Friday 16 March 2012

Christian Commodity

Response to http://zhzgsmc30512.blogspot.com/2012/03/how-about-playing-video-games-with-god.html

Until last week I had no idea that there existed video games explicitly designed for a Christian audience, as you mention in your blog, why now? Could it be because of the games like Call of Duty, that are first person shooter games that there seems to have an obligation to produce Christians games that instill Christian moral values. As you mention it is the commodification of Christianity and it stipulates the question of agency that was postulated by Douglas E Cowan. That one cannot have an avatar of Jesus because of the complex and personal relationship one feels toward their avatar, a feeling that is allows one to become that avatar while they play. This cannot happen. Going back to the question of the commodification of Christianity. Although a little unrelated to video games, is the comodification of Christianity in fashion, more particularly of the “Saint Bracelets” that came out a couple years ago.



 I had first seen these bracelets in El Salvador a few years before, but perhaps I was blind, but from one day to the next it felt that everyone on the Saint Michael’s Campus and Victoria campus, and outside of school started wearing them, men and women. They came in different shades of wood, with different saints on them. People I knew who were not Christian at all began wearing them, saying they were “trendy.”  I’m not sure how trendy they are today, but I assume they are still around. This emphasizes the question, since when did Saint become trendy? Do you have to be Christian to wear it, clearly you don't. The image of saints no longer resonate with the same efficacy as before.

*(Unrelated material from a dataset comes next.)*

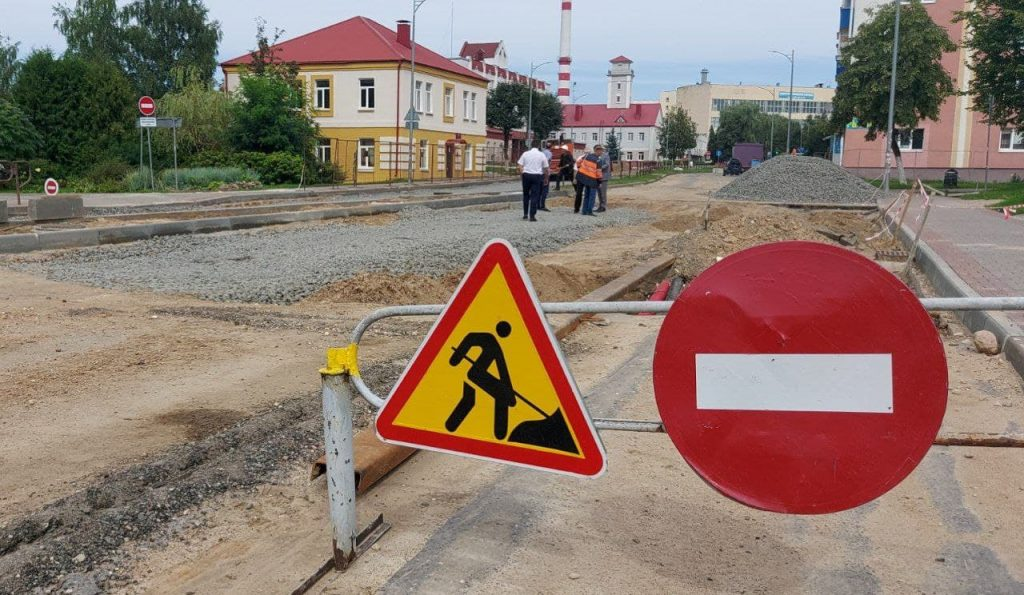 Работы по перекладке ливневой канализации на проспекте Победы в Лиде завершены на 85%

It no longer becomes a statement that your Christian, but that your in the know how of what is "in" and what is "not." I never would have thought that saints could be in or out, could this over commodification render certain iconic images like Jesus and Saints as obsolete?  I don't think so, they still have their inherent value that those of faith place upon them. The role of fashion has within Religion, has always been present, however today the role the of fashion has played a different role in the commodification of Religion, from T-Shirts, to run way high fashion couture that push the boundaries and experiment with the limits of those of faith and of society with the integration and religious symbolism in their designs.
Jean Paul Gaultier Haute Couture s/s 2007


For those of you who don’t follow the fashion world, on a more local level, Forever 21 also produced T-Shirts that had "believe"on them and even at the bottom of their bag there is  John 3:16. “For God so loved the world that he gave his one and only Son, that whoever believes in him shall not perish but have eternal life.”



A quote that has been used as we saw in Sports. This comodification of Christianity in fashion  ask the questions can one wear these clothes even if they do not believe just because it is popular and trendy and goes oh so cute with those red pumps?